2022 NFL Draft

Pavelle: How Do The 2022 QB Prospects Compare To Prior Years?

Everyone knows – everyone! – that the Steelers are in the market for a true heir to Big Ben Roethlisberger. There are a lot of corollaries that everyone agrees with too. For all the fighting, we are all starting from much the same place.

  1. Quarterback is the most important position on the team.
  2. Quarterbacks come in basically four flavors: Franchise, Starter, Backup, and Bust, with gray lines between each category. Players often climb with experience, but can also drop as more responsibility is placed on their shoulders. Stats like “quarterback rating” and “completion percentage” can be altered by coaching plans that simplify the offense.
  3. Landing a franchise QB is the holy grail; starter-level QB’s are pricey but sometimes available; and backup QB’s are fairly easy to find.
  4. Translating to draft terms, franchise QB’s are worth multiple 1st-round picks; “mere” starters are worth a single Round 1 pick; and backups are Round 3-5 picks.
  5. Pittsburgh desperately wants a franchise QB, but can get by with a mere starter (a/k/a placeholder) while the team searches on. Such players have won the occasional Super Bowl, albeit with much narrower roads to success. Playing a backup as a starter would place a hard ceiling on how far the team can go.
  6. It would set the team back for years if the F.O. traded up for a franchise QB and instead got only a starter. Kevin Colbert recently went on record about his belief that trading up that far is almost always a bad idea.
  7. It would cripple the team for years to trade up in the 1st and end up with only a backup or a bust. Hence Mr. Colbert’s extra caution, one suspects.
  8. As a practical matter, you can only invest in a potential franchise QB once every 3-4 years or so.

The conclusion?

  1. The Steelers need to diligently search through every draft class from now until the Heir To Ben arrives, looking for that elusive franchise QB.
  2. If he’s there to be had, pull the trigger. That’s the “Dan Marino Lesson.”
  3. If he’s not there, stay as far away from that trigger as possible. That’s the “Leaf/JaMarcus/Manziel/Leinart/Rosen/Etc. Lesson.”

====

Work instruction
Continue the article above on the Steelers' search for a franchise quarterback in the 2022 draft, starting after its last numbered conclusion.

====

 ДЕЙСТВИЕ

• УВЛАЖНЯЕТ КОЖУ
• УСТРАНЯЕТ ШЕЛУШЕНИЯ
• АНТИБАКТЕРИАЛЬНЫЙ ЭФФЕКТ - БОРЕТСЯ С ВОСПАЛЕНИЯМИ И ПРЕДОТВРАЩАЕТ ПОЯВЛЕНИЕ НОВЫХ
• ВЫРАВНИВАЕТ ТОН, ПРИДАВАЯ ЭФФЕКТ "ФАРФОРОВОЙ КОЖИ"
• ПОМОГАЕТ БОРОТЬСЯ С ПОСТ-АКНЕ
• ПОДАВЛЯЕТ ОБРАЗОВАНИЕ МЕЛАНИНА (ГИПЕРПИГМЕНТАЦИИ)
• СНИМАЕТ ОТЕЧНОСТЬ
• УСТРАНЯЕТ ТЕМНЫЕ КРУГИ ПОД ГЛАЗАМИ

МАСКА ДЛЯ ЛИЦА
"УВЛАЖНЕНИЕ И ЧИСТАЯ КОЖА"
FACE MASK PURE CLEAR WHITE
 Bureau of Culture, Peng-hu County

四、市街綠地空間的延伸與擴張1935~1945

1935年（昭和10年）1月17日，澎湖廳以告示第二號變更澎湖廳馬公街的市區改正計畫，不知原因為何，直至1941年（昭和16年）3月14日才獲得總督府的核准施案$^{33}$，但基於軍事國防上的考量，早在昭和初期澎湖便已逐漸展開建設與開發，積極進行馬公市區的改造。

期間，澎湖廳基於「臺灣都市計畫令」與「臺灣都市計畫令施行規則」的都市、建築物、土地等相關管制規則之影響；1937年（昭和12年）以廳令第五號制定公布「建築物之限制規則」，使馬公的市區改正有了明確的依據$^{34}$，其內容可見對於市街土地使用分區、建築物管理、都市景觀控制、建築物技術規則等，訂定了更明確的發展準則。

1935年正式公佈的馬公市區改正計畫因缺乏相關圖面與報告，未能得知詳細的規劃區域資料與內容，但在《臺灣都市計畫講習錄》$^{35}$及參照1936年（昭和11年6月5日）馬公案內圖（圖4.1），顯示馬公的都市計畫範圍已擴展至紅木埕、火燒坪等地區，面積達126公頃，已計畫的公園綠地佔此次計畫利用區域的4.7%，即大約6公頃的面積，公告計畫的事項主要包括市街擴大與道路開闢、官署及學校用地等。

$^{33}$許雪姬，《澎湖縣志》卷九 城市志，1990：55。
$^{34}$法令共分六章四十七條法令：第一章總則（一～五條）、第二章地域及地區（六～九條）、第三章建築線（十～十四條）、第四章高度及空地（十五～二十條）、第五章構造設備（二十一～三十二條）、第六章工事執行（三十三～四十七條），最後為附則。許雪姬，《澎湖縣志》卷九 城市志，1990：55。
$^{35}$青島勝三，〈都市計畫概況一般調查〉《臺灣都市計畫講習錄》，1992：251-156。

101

====

Result for this task
  4. It’s okay to invest in Rounds 2-7 picks at any time. All time great QB’s really do pop up from those ranks. It’s just very, very rare to the point of being almost pure luck.

There’s not a single line in any of the above that thinking fan will challenge. The question is, should Pittsburgh pull that oh-so-risky trigger on one of this year’s crop of QB prospects? Or should the F.O. put its allowance money back in the bank, build the team, and wait to review next year’s models?


I wrote up above that “mere starters” are worth a Round 1 pick. This presents a pair of questions. First, does the team have a placeholder-level QB on the current roster? And second, does the draft contain any prospects who project as quality starters? One needs to remember that lots of drafts do not.

Opinions differ on whether Mason Rudolph can serve as an interim placeholder, with Kevin Colbert apparently on the positive side. We can argue about it endlessly, but the bottom line is that no one will know unless and until he gets that chance.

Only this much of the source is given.